Our mission is to find a cure for Bone Marrow Failure Syndromes (BMFS). Founded in June 2015 by the Riewoldt Family, the aim is to understand more about BMFS through medical research. Current therapies are not well tolerated and today's BMFS patients and their families face a narrow range of treatment options that are very disruptive to daily life.
Our organisation was founded in collaboration with the Snowdome Foundation (an NFP that funds research into new treatments for blood cancers). Maddie's Vision and Snowdome now operate as separate entities but we still work in close partnership on a number of research projects and events such as The Bloody Good Dinner. Maddie's Vision will be eternally grateful for the founding work and governance framework that Snowdome provided in our formative years.
To achieve better outcomes, and to ultimately find a cure for BMFS, we work with our highly reputable Scientific Advisory Committee to continue to develop a national medical research strategy. The Committee's aim is to fund the research projects and talented people who we believe will discover the important breakthroughs this area of medicine so urgently needs. Since inception in 2015, Maddie's Vision has raised over $9.5 million in committed funds and as at January 2020, over $4.5 million has already been allocated to supporting 24 medical research projects in partnership with medical research institutes, hospitals and universities across Australia. Each year, we will look for and continue to support the projects we believe will lead to breakthroughs.
Our vision is to lead the globe in creating a national collaboration towards a cure for Bone Marrow Failure Syndromes (BMFS). In 2018, with assistance from Victorian State Government funding, we established the world's first Centre of Research Excellence in Bone Marrow Biology (CRE). The CRE is a 'brains trust' in Bone Marrow Biology, a virtual centre that provides a centralised contact point for existing researchers, future researchers, commercial entities and community groups. The establishment of the CRE in Bone Marrow Biology provides Maddie Riewoldt's Vision with the capacity to incorporate additional projects, complete the critical mass of research and complimentary projects, provide additional infrastructure and the co-ordination of BMFS research required to find a cure for this disease.
In May 2019, the CRE presented Australia's inaugural National Symposium on Bone Marrow Failure Syndromes.
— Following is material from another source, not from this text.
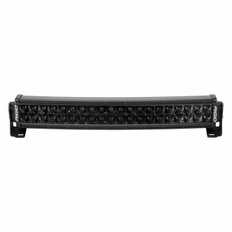 Rds pro curved led light bars by rigid industries rigid industries rigid industries 20 rds pro midnight series curved led light bar aloadofball Image collections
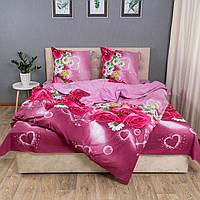 """Комплект постельного белья KrisPol """"Цветы на розовом"""""""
The Symposium attracted 180 delegates, comprising the most prominent, innovative and talented clinicians and researchers in Bone Marrow Failure Syndromes Australia wide, allied health professionals, patients and family members. Our exceptional international guest speakers, Dr Akiko Shimamura, Professor of Paediatrics Harvard Medical School, and Director BMF and MDS Program Dana Farber/Boston Children's Cancer and Blood Disorder Centre, and Dr Austin Kulasekararaj of King's College Hospital NHS Foundation Trust, London, presented their groundbreaking work and expertise, and discussed opportunities to globally collaborate.
With cutting edge research projects underway we are now fundraising for further nationally and globally significant projects, including the establishment of the Australian Bone Marrow Failure Biobank. The purpose is to create a national biobank that will collect all tissues, blood and genetic material to store and analyse. This project will require a commitment of $1M over the first 3 years and we are well on our way with $350K already committed.
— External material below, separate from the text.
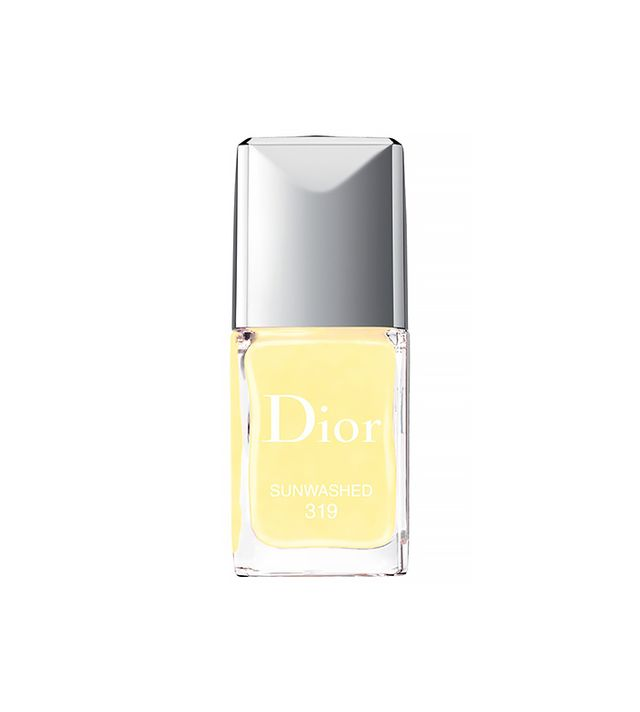 Dior Tie Dye Vernis Gel Shine & Long Wear Nail Polish in Sunwashed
Throughout everything we do, we are committed to:
- funding and supporting cutting edge medical research.
- the development of collaborative, accessible information systems.
- fixed term financial support for young researchers through Fellowship positions and Grant in Aid support.
- national collaboration via a diagnosis registry, establishment of a biobank to collect and store tissue samples.
- governance and support of the Centre of Research Excellence in Bone Marrow Biology.